Cinebiografias são aquelas ingratas tarefas de comprimir uma vida em duas horas de filme. Nem sempre dá muito certo, pois os fatos vão se sucedendo de forma acelerada, características do biografado são colocadas de maneira monocórdia, fora as licenças poéticas que costumam ferir a cronologia e a veracidade. Daí, “Mussum, O Filmis” chama bastante atenção ao fato de seguir a receita de uma cinebiografia, mas se valendo de criatividade e reforçando os pontos que dão engajamento a um filme por parte do espectador.
Aqui temos a história de Antônio Carlos Bernardes Gomes, mais famoso por seu apelido de Mussum. Garoto pobre, filho de uma empregada doméstica analfabeta, seguiu a carreira militar como um projeto de ascensão social, ou pelo menos de sustentar da família sem sobressaltos, mas sua vida mudou como fundador do grupo Os Originais do Samba. E quando achava que já tinha encontrado o sucesso e a fama, Mussum ingressou na televisão e se tornou um dos maiores humoristas do Brasil. o ponto mais alto da popularidade após se unir ao famoso quarteto Os Trapalhões, formado por – além dele – Renato Aragão, Dedé Santana e Zacarias.
Inspirado no livro “Mussum – uma história de Humor e Samba”, de Juliano Barreto, o roteiro de Paulo Cursino inteligentemente estabelece duas pautas como base: a relação com a mãe, Dona Malvina e a carreira de sambista com os Originais. Isso evita com que o rumo se perca. Claro que a fase Os Trapalhões vai ganhar destaque e ocupar boa parte da trama, mas sem se afastar dos dois alicerces. Afinal de contas, é pela trupe humorística de grande sucesso nos anos 70 e 80 que grande parte do público o conhece. Para os fãs do quarteto, é impossível não se engasgar entre o riso e a emoção ao ver os quadros e paródias do programa dominical reconstituídos detalhadamente. O filme abre com uma reprodução de uma esquete protagonizada pelo personagem, justamente trazendo o espectador para a trama através de algo bastante familiar que o deixe à vontade para embarcar na história.

PROBLEMAS PARA RESOLVER:
**1)** Como fica, em versão mais curta, o parágrafo da crítica que começa com “Cinebiografias são aquelas ingratas tarefas”, conservando os fatos principais?
**2)** Qual é o trecho da crítica que começa nas palavras "Aqui temos a" e termina após "Santana e Zacarias."? Extraia-o sem alterações.
**3)** Responda com base na crítica:
(a) Em qual livro o roteiro se inspirou?
(b) Qual era o trabalho da mãe de Mussum?
(c) Com o que o filme abre?
As linhas que vêm depois da crítica são um material à parte.

Um bloco de dados:
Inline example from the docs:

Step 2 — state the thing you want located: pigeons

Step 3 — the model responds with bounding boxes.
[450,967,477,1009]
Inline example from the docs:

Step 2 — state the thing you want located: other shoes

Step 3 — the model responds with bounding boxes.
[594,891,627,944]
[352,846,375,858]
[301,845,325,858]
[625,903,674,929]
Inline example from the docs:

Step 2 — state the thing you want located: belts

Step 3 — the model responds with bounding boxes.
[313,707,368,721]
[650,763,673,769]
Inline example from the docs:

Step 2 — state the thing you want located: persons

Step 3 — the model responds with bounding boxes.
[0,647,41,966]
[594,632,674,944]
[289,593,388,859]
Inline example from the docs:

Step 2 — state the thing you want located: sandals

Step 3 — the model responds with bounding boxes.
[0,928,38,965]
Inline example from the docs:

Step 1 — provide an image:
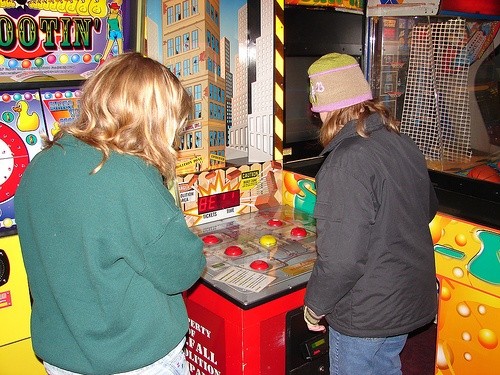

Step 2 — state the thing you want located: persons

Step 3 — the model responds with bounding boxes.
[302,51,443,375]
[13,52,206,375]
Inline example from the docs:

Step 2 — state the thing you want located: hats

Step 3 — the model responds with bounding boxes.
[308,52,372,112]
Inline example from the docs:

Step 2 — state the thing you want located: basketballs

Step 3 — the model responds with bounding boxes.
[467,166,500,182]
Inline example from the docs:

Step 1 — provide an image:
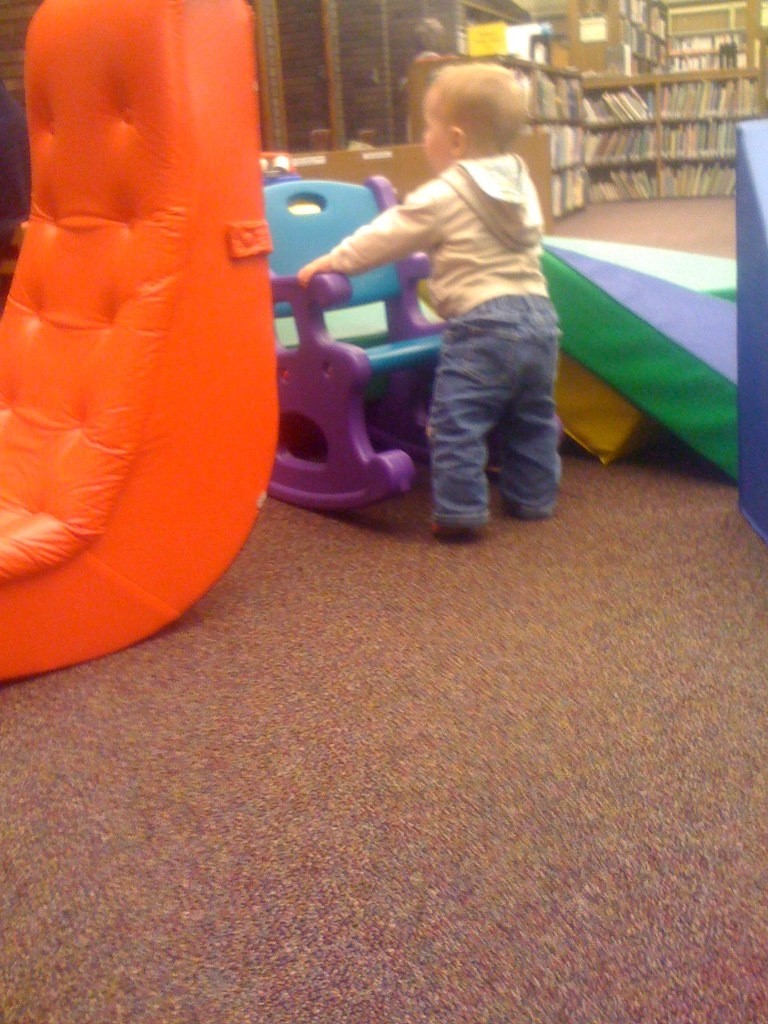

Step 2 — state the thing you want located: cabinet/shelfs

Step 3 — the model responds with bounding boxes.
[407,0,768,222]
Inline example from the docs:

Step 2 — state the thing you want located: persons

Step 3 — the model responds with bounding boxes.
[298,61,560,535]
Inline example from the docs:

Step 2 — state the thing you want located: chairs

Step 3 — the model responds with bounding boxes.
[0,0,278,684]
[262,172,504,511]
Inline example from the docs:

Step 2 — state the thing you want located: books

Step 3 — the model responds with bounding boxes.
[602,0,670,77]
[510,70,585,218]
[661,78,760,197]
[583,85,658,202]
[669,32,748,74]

==

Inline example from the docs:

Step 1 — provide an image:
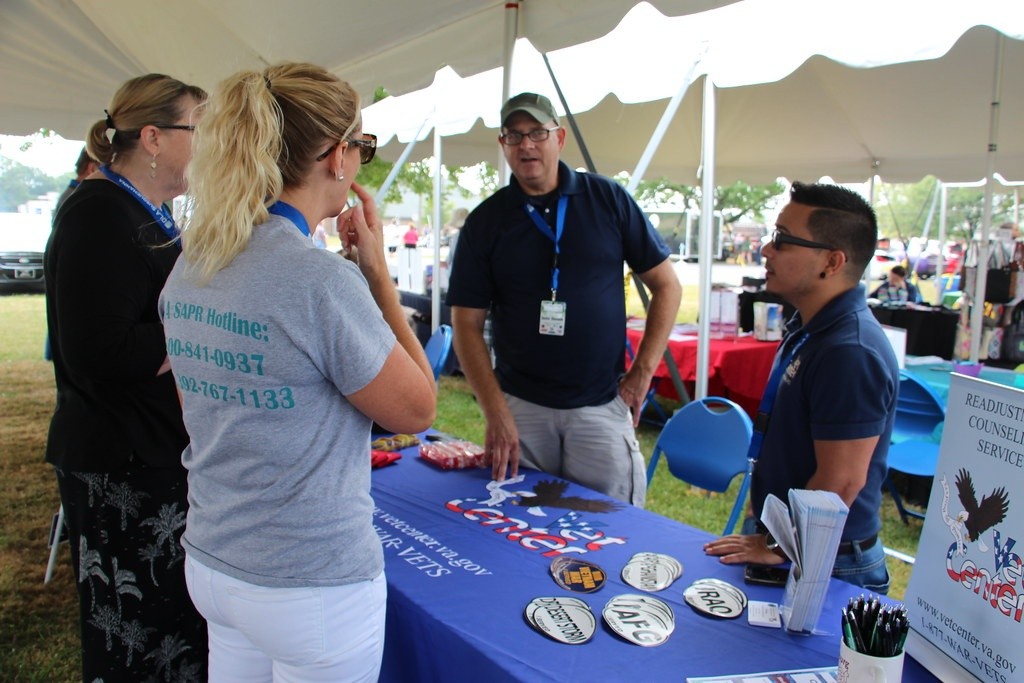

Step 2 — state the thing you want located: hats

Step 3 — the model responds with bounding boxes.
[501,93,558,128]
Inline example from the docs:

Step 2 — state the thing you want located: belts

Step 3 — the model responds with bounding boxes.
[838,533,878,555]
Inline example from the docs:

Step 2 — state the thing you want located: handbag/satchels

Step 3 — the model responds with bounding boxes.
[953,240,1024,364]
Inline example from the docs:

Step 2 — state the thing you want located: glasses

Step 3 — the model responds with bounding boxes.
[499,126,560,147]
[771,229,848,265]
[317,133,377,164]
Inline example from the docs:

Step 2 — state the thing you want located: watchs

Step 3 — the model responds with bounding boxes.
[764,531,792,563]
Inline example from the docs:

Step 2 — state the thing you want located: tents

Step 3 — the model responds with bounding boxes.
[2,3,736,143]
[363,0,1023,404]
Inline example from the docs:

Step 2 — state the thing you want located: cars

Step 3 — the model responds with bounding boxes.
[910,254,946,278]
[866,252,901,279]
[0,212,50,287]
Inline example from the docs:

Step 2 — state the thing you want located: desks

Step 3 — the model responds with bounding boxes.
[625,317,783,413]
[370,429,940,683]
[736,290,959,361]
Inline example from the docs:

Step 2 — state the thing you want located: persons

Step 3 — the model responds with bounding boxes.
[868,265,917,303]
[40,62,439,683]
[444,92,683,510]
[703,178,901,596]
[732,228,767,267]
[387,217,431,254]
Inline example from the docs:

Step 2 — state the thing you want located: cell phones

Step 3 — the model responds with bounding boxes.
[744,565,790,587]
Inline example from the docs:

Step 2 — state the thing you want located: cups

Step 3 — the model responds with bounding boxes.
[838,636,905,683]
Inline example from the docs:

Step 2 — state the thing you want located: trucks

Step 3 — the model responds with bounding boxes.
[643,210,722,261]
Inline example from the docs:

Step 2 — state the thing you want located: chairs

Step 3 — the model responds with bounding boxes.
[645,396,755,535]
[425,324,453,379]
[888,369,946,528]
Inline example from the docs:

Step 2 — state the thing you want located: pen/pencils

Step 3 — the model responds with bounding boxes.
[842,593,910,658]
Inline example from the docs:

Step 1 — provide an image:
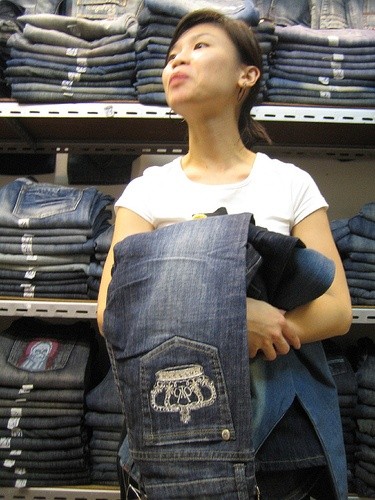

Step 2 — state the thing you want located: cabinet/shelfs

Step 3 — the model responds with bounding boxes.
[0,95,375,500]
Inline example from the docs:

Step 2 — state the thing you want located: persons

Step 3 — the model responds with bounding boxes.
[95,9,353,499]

RESPOSTAS COMPLETAS:
**1)** Cinebiografias tentam condensar uma vida em duas horas e nem sempre acertam. Os fatos se sucedem depressa, o biografado é retratado de forma monocórdia e as licenças poéticas ferem a cronologia e a veracidade. “Mussum, O Filmis” se destaca por seguir a receita do gênero com criatividade, reforçando o que engaja o espectador.

**2)**
Aqui temos a história de Antônio Carlos Bernardes Gomes, mais famoso por seu apelido de Mussum. Garoto pobre, filho de uma empregada doméstica analfabeta, seguiu a carreira militar como um projeto de ascensão social, ou pelo menos de sustentar da família sem sobressaltos, mas sua vida mudou como fundador do grupo Os Originais do Samba. E quando achava que já tinha encontrado o sucesso e a fama, Mussum ingressou na televisão e se tornou um dos maiores humoristas do Brasil. o ponto mais alto da popularidade após se unir ao famoso quarteto Os Trapalhões, formado por – além dele – Renato Aragão, Dedé Santana e Zacarias.

**3)**
(a) No livro “Mussum – uma história de Humor e Samba”, de Juliano Barreto.
(b) Ela era empregada doméstica.
(c) Com a reprodução de uma esquete protagonizada pelo personagem.